RAMALHO LEITE
Lembro-me muito bem da chegada de Dom José Maria Pires a esta capital para assumir o arcebispado da Paraíba. A igrejinha de Santo Antônio, lá no Oitizeiro, a mesma onde Rui Carneiro costumava fazer suas orações todas as vezes que aportava no Estado, foi o ponto de espera. Uma carreata, tendo à frente um jeep sem capota conduzindo o novo chefe da Igreja entre nós, seguiu pelas ruas desta cidade, os fiéis estacionados nas laterais a saudá-lo. Os organizadores da recepção, aos poucos, foram deixando o círculo do poder católico que se instalava. Não rezavam pela cartilha do novo líder. O Palácio do Bispo seria ocupado pelos mais humildes, os injustiçados, os perseguidos. O seu inquilino optara pela Senzala, para desgosto dos donos das Casas Grandes que acabavam de se encastelar no poder, graças à assunção dos militares. Era 1965.
Dom José, nascido em 15 de março de 1919 no distrito de Córregos, Conceição do Mato, MG, tinha um trabalho pastoral voltado para os desvalidos, o que não agradaria às elites dominantes. Seus sermões foram por vezes gravados e censurados pelo regime de então. Era uma missão que ultrapassaria as nossas fronteiras e, uma palavra ouvida com respeito na CNBB. Os bispos nordestinos o entronizaram na presidência da Comissão Episcopal Regional e os trabalhadores de Alagamar, agradecidos, acataram-no como um deles e o amaram para sempre. Subscritor do Pacto das Catacumbas, firmado por Padres Conciliares que se comprometiam a viver na pobreza e a renunciar aos privilégios do poder, deixou a vivenda nobre da praça Dom Adauto e passou a residir em uma pequena casa defronte ao Cruzeiro, no ádrio de São Francisco.
Foi nessa humilde residência que o procurei em um dia de 1985, a pedido do governador Tarcísio Burity. A Paraíba, naqueles tempos, estava violentada pelo chamado Esquadrão da Morte, um grupo paramilitar que pretendia eliminar notórios criminosos e fazer Justiça com as próprias mãos. Os registros de mortes encomendadas cresceram e, pessoas sem qualquer histórico criminal mas, apenas, por serem testemunhas da ação ilegal dos mascarados de capa e botas pretas, foram, igualmente, condenadas.
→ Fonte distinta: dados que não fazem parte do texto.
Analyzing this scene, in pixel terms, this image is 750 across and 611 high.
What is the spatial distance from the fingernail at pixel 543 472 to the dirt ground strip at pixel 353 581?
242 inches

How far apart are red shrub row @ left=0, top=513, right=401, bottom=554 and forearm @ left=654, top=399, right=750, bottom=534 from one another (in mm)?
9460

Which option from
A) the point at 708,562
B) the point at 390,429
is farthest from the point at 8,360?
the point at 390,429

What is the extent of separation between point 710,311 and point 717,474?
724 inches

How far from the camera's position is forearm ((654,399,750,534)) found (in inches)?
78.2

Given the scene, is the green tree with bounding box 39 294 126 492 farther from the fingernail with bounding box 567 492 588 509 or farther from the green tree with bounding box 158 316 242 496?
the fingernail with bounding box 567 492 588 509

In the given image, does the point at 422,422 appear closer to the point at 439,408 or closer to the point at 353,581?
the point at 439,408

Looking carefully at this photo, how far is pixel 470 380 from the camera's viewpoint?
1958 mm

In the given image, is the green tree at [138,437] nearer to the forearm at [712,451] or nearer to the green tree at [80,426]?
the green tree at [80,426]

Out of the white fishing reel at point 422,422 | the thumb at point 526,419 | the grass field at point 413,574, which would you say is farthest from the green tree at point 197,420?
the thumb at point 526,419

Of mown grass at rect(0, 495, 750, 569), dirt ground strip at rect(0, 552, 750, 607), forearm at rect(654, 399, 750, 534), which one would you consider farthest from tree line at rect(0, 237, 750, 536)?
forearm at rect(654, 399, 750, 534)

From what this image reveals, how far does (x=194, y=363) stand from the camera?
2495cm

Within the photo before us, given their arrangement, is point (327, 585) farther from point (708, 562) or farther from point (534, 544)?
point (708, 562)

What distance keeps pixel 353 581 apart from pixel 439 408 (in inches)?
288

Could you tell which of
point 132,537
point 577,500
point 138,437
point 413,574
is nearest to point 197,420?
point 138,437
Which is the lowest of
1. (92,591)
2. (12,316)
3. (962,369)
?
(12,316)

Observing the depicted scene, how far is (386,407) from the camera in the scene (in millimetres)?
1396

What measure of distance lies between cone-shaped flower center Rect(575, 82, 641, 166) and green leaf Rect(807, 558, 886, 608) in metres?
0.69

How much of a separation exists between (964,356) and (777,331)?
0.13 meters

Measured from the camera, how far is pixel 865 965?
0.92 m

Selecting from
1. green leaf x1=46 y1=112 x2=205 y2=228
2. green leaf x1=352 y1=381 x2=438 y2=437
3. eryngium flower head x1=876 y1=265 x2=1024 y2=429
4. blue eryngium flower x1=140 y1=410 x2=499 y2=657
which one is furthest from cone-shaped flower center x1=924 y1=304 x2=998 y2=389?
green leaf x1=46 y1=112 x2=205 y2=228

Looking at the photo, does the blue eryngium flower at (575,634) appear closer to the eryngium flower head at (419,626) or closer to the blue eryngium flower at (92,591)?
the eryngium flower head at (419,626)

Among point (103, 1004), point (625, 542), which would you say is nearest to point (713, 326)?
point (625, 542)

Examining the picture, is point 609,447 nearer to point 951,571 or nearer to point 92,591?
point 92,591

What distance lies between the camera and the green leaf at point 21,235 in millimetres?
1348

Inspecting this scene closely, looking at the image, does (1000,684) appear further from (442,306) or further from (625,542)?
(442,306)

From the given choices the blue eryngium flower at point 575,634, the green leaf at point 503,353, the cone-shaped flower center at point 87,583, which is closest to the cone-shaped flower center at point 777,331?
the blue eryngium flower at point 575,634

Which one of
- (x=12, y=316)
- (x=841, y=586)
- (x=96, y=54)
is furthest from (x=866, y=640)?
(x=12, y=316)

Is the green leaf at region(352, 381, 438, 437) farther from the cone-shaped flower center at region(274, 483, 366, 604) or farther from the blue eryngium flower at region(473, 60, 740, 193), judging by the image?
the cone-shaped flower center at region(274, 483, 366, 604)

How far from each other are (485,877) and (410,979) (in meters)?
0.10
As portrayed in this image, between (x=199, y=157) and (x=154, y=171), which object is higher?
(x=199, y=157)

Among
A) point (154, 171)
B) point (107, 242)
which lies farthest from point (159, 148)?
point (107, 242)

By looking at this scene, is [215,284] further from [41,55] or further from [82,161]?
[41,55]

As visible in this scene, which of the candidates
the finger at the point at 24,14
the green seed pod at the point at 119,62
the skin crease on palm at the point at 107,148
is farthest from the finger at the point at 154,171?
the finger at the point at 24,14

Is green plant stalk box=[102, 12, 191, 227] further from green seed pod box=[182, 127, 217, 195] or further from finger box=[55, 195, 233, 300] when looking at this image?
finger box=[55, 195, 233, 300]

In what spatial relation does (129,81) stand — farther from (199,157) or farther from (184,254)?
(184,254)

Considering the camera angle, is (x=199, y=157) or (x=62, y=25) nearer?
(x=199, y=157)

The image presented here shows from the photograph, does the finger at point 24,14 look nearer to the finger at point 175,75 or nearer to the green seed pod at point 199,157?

O pároco de Guarabira, Padre Adelino, tomara para si a tarefa de denunciar os matadores que, segundo era sabido e ninguém tinha coragem de denunciar, eram chefiados por um tenente da Policia Militar, chefe do P2 e seus seguidores, um dos quais, por ironia, chamava-se Pacífico. O padre entrou na lista dos marcados para morrer e foi esse o motivo da minha visita a Dom José.
Antes, eu já promovera um encontro entre o padre Adelino, o governador Burity e o secretario Talião, na residência de Bosco Carneiro, em Alagoa Grande, instado pelo advogado Paulo Freire, que me apresentou ao vigário. O governador tomou conhecimento da estratégia do grupo de extermino e lembrou sua experiência anterior, quando enfrentou em Campina Grande outro grupelho que se cognominou de Mão Branca, com os mesmo objetivos daquele que passou a atuar em Guarabira e municípios vizinhos. Prometeu tomar providencias. Dias depois, eu cumpriria missão junto a dom José, como narrei no início. Burity estava informado por fonte da inteligência da Policia Militar que o Padre Adelino estava com os dias contados. Para evitar esse desfecho, teria que deixar o país. Foi o recado que levei a Dom José. Padre Adelino foi exilado em Roma por dois anos. No seu retorno, elegeu-se vereador e deputado.